Whether an insurance company offers worker’s compensation or property coverage, it’s arguable each insurance entity has a responsibility to combat the climate crisis. On an enterprise and individual level, insurance companies can instigate expectations and standards concerning the reckless treatment of the environment.

Enterprises represented by insurance companies could be participating in actions encouraging the climate crisis to worsen. Do insurance companies benefit from this relationship, and is it their responsibility to others who are insured to have stricter regulations?

Dig deeper → 5 min

How Are Insurance Companies and the Climate Related?

Insured people pay premiums every month — so where does this money go? Insurance companies, like banks, can reinvest that money into initiatives they choose to continue financial flow. To climate activists’ disappointment, it’s often filtered into fossil fuel streams, funding projects intensifying the climate crisis.

If insurance companies redistributed funds to clean energy initiatives, it’s possible climate goals could advance at a faster pace. Reallocating funds like this would severely harm the fossil fuel industry, as risky projects do not obtain investors without insurance. Some companies are even discontinuing servicing coal and oil companies.

However, if insurance begins making greener moves and policy changes, they could lose some of their most significant business. Therefore, switching to more environmentally conscious policymaking could hurt their bottom line.

When everything comes down to profit, it makes the relationship insurers have with the climate crisis ethically complex. Insurance companies struggle to maintain profits as they discover they cover more climate-related incidents.

How Could Regulations Monitor the Issue?

Insurance companies could place more responsibility on those seeking insurance, especially if they participate in environmentally harmful activities. Businesses seeking construction property or casualty insurance may need to abide by more eco-friendly insurance guidelines or face consequences, such as termination of the policy.

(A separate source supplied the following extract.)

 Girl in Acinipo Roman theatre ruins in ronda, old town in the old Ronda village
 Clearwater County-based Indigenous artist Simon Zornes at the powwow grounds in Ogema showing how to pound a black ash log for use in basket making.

Economic experts suggest insurance companies leverage insurance access to these major corporations, negatively affecting the climate. Everyone needs insurance so that companies would have no choice but to abide by greener terms.

Insurance companies are paying more for climate-related claims like wildfires and floods than ever, so how is that impacting the industry? Customers want answers.

Insurance companies can be more transparent with customers about climate-related risks by providing data and evidence. Institutions are advocating for climate risk disclosures, so customers are more aware of how older policies may need to be more considerate toward the changing climate.

These warnings also explain how insurance companies are compensating and changing policies as a proactive approach to the climate crisis.

No change matters if there isn’t accountability. Therefore governments — either on federal or state levels — recommend regular assessments to ensure insurance companies abide by these measures consistently.

The Financial Stability Oversight Council performs this with systemically important financial institutions. However, not all companies that should be monitored have this designation for accountability.

How Are Insured Individuals Affected?

When discussing insurance concerning the climate crisis, the situation becomes layered when assessing individual insurance needs over corporate ones. The climate crisis is increasing the severity of natural disasters and causing unexpected temperature fluctuations that put homes and individuals at risk.

Though many migrate to coastal areas, for example, should companies raise prices because of their voluntary risk and the additional care they must perform to remain safe? Or should they not raise premiums because climate change has made most locations volatile?

Insurance companies are hesitant to distribute policies to individuals putting themselves in harm’s way because that forces their hand when reaching out to reinsurers to seek additional protection.

Adversely, Texans were unprepared for the legendary freeze that plagued countless citizens, and insurance companies were not providing additional protections. Premiums continue to increase for the average customer amid inflation and other economic crises.

These factors leave families struggling to afford coverage that could save them from climate disasters. Could insurance companies be forced to provide affordable options for these factors outside families’ control?

Redirecting Responsibilities to Insurers

Insurance companies have been indisputably influencing the climate crisis for decades as investments funded fossil fuel advancement and projects. Additionally, households struggle to keep up with rising premiums as the climate crisis worsens and stability becomes unpredictable in areas with temperamental weather.

Clearer regulations for corporations must change the insurance landscape to ensure accountability and environmental protection. Otherwise, individual insurers and the planet will be at even higher risk for climate-related disasters.